Merck's (NYSE:MRK) new HIV drug Isentress (also known by the generic name raltegravir) is like a big "Do not enter" sign, and a Food and Drug Administration advisory panel seems to think the sign is big enough.

On Wednesday, the advisory panel voted unanimously to recommend approval of the drug. The results of the vote weren't a big surprise; the FDA had posted its highly favorable review of the drug on its website on Friday.

The FDA will get to make the final ruling, but usually follows the panel's recommendation; Merck expects to hear from the agency by mid-October.
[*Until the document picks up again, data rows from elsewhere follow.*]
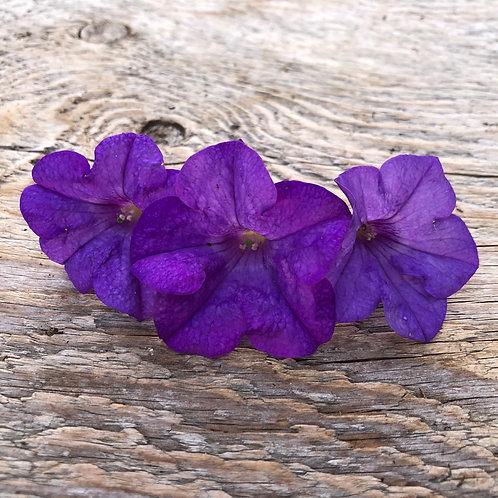 "Petunia Surfina Heavenly Blue- 3.5"" pot"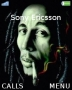 Bob Marley themes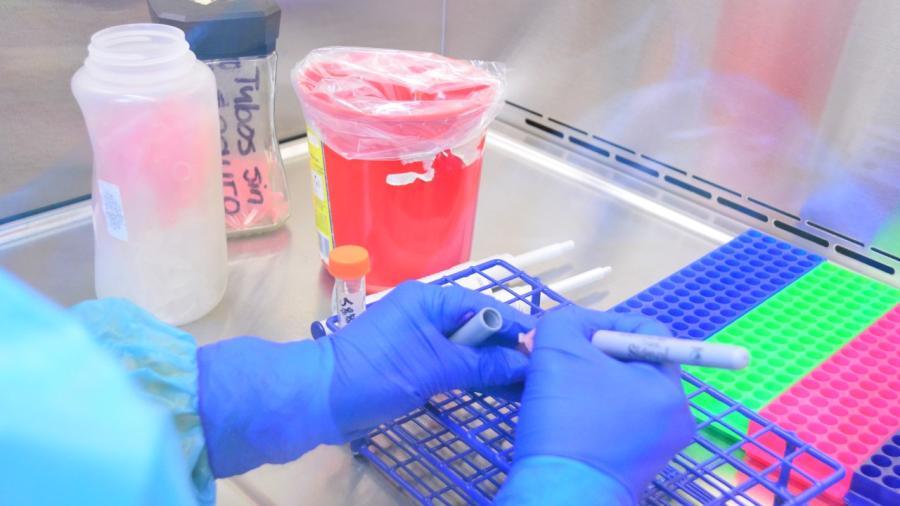 Detectan 12 nuevos casos de COVID-19 en Tamaulipas, van mil 213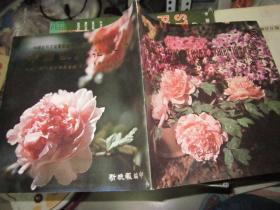 中国牡丹花展览
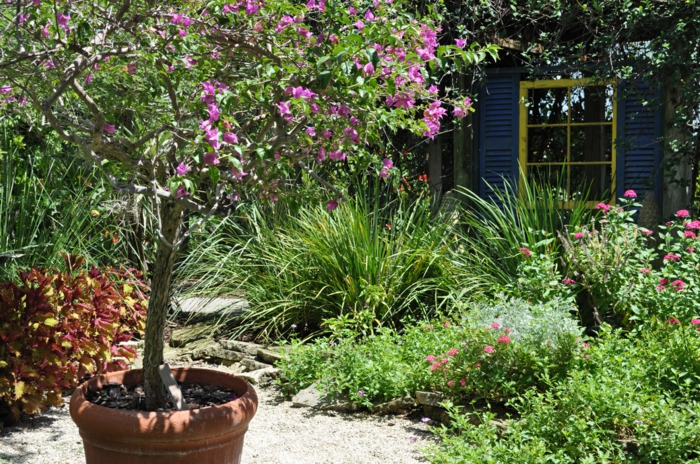 Μεσογειακός κήπος ιδέες41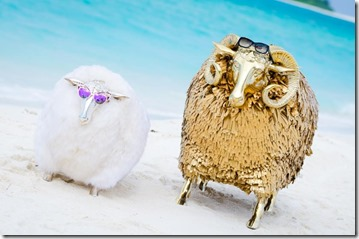 Finolhu - sheep on a beach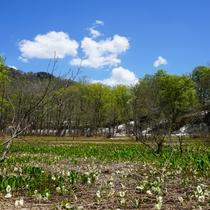 【春】国内最大群落のミズバショウが楽しめる鬼無里奥裾花自然園(ホテルから車60分)5月上~下旬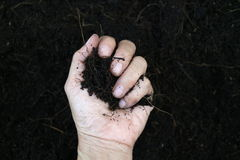 手拿着黑土壤 免版税图库摄影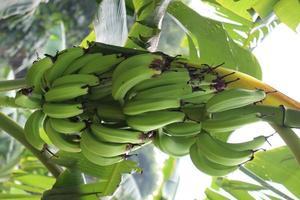 Racimo de banano en árbol en firme foto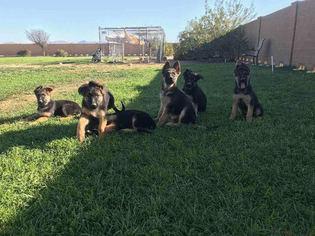 German Shepherd Dog Puppy For Sale in WITTMANN, AZ, USA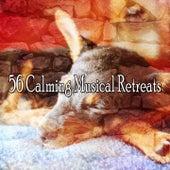 56 Calming Musical Retreats de Sleepicious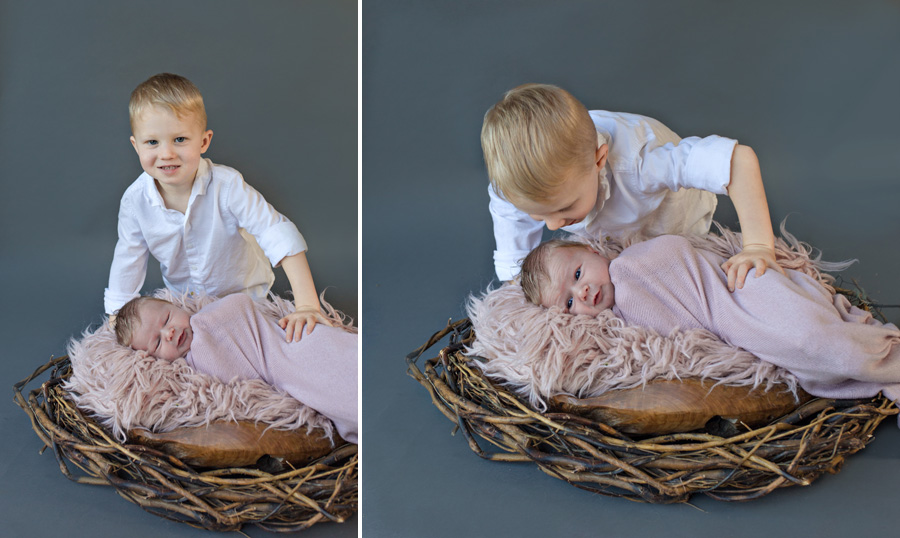 storyboard 48 little blondie   sutherland shire newborn photographer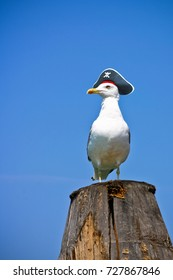 "Seagull is a pirate. Seagull in a pirate hat with the ""Jolly Roger"". Funny proud seagull sitting on a pile."
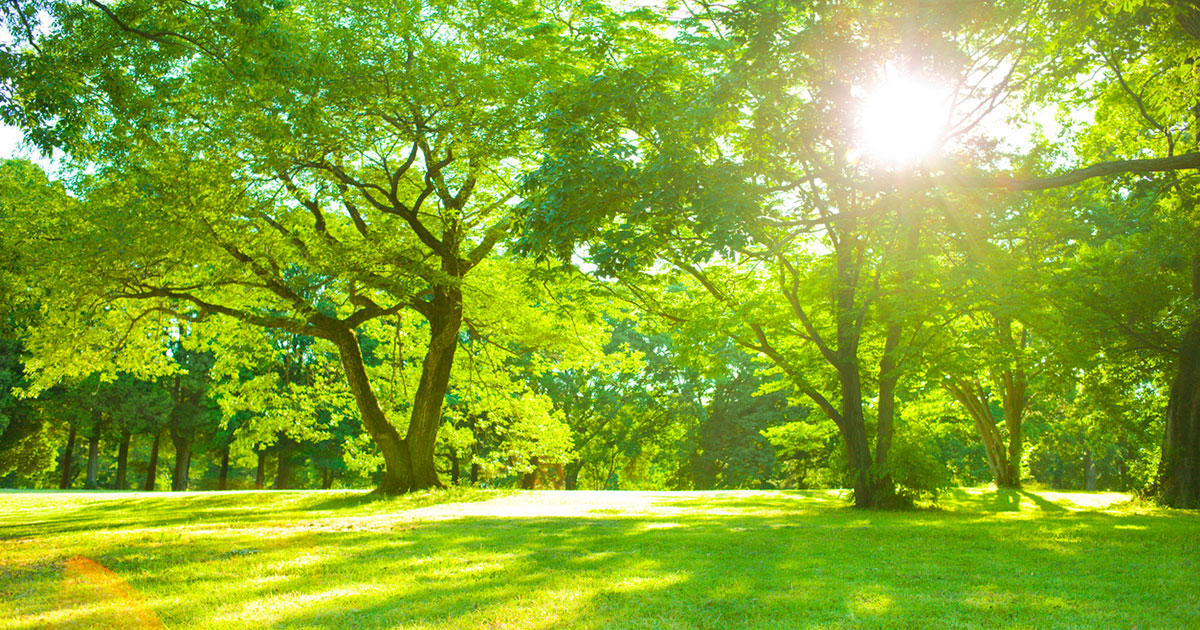 Image of a green park on a sunny day.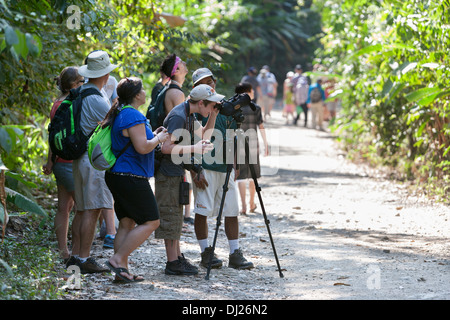 Tourists gather around a guide to get a look at the wildlife at the Manuel Antonio National Park in Costa Rica. - Stock Photo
Merck is asking for accelerated approval, under which it would gain marketing approval with less clinical data, but the company must continue clinical trials to gain full approval.

The drug would be the first in a class of HIV drugs called integrase inhibitors that fight HIV by inhibiting a protein required for the virus to enter cells. Gilead Sciences' (NASDAQ:GILD) GS 9137, which showed positive results in a phase 2 clinical trial earlier this year, is Merck's closest competitor in this new class of drugs. GlaxoSmithKline (NYSE:GSK) and Bristol-Myers Squibb (NYSE:BMY) also have integrase inhibitors that are farther behind in the clinic.
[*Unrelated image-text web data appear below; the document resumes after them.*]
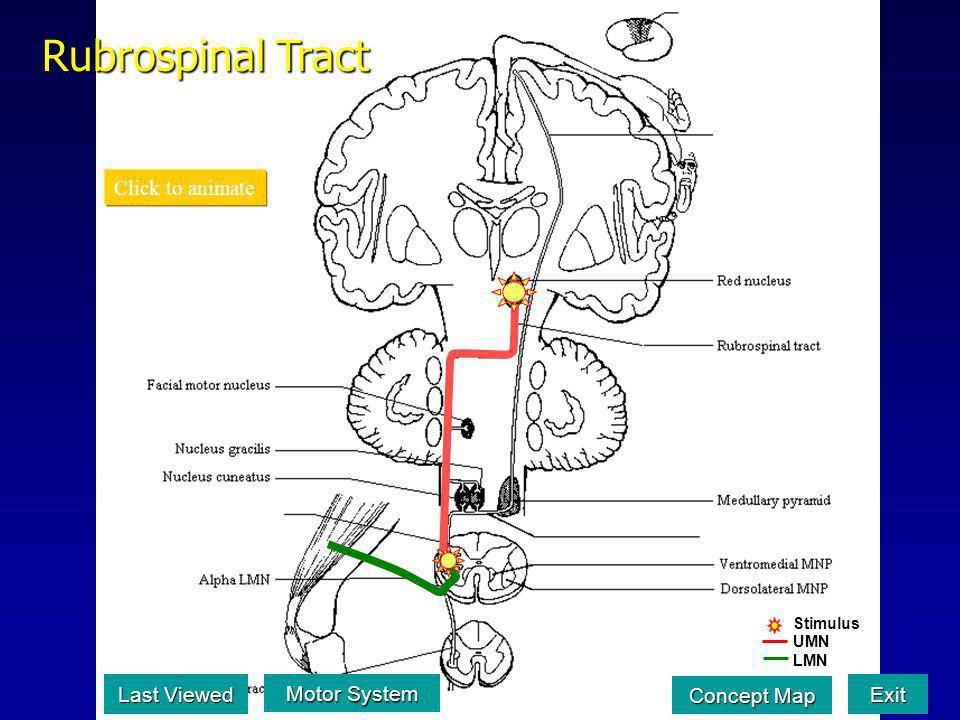 Rubrospinal Tract Click to animate Last Viewed Motor System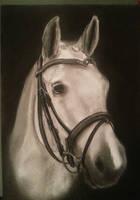 2014-01-07 wip horse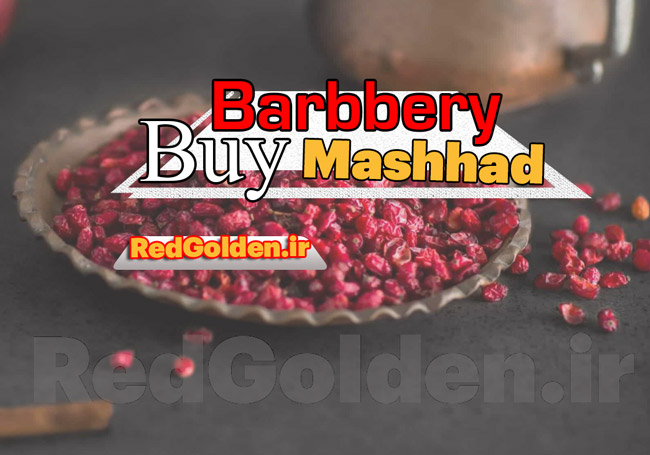 Buy Mashhad Barbbery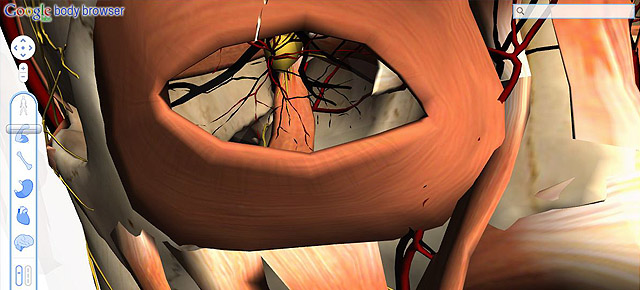Atlas de Anatoma 3D - Google Body Browser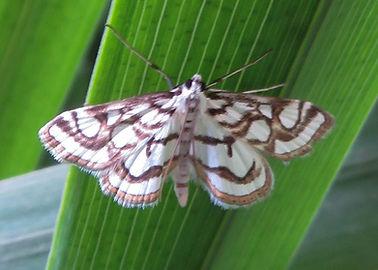 Beautiful China-mark Moth.jpg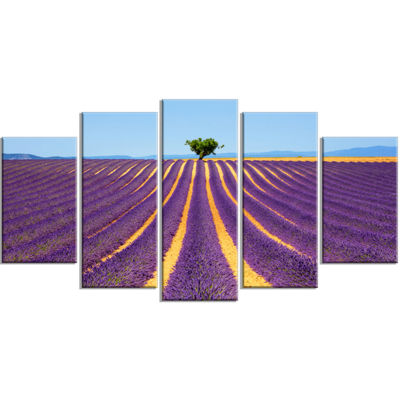 Designart Lonely Uphill Tree in Lavender Field Oversized Wrapped Landscape Wall Art Print - 5 Panels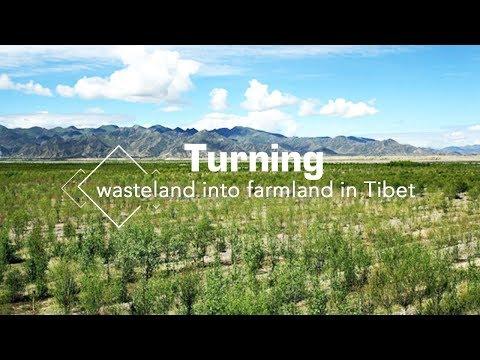 Live: Turning wasteland into farmland in Tibet植树造林建设绿色雪域高原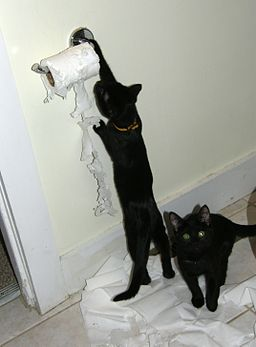 Cats attacking toilet paper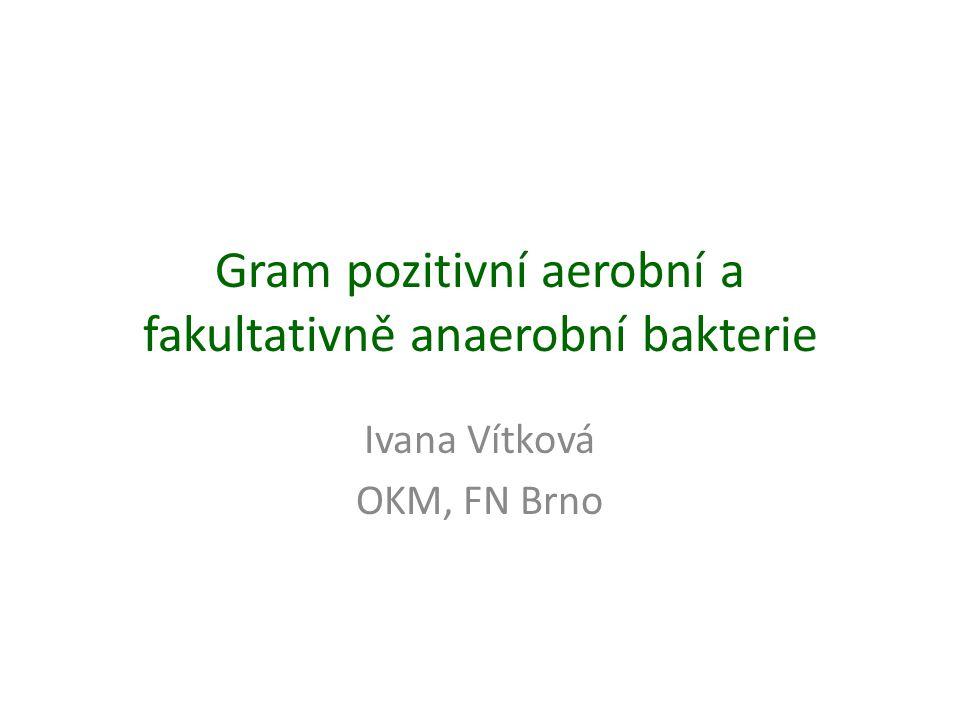 Gram pozitivní aerobní a fakultativně anaerobní bakterie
The drug will also compete against Pfizer's (NYSE:PFE) Selzentry, which received FDA approval last month. Selzentry also works by stopping the virus from going into cells, but it does so by blocking one of the human proteins that the virus uses to enter the cell rather than inhibiting the viral proteins, as the integrase inhibitors do.

Because it uses a different mechanism to inhibit the virus, Isentress works well in patients who have become immune to established drugs. In fact, Merck asked the FDA to approve the drug for use in "treatment experienced" patients. Merck has only tested the drug in patients who had failed many therapies, so it might gain approval with a more limiting label of patients who have failed therapies.

The advisory committee discussed at length the safety of Isentress, especially the increased number of patients with cancer while on the drug. If the trend continues in future clinical trials, Isentress might not be the blockbuster Merck hopes it will be, especially with competitors on its tail.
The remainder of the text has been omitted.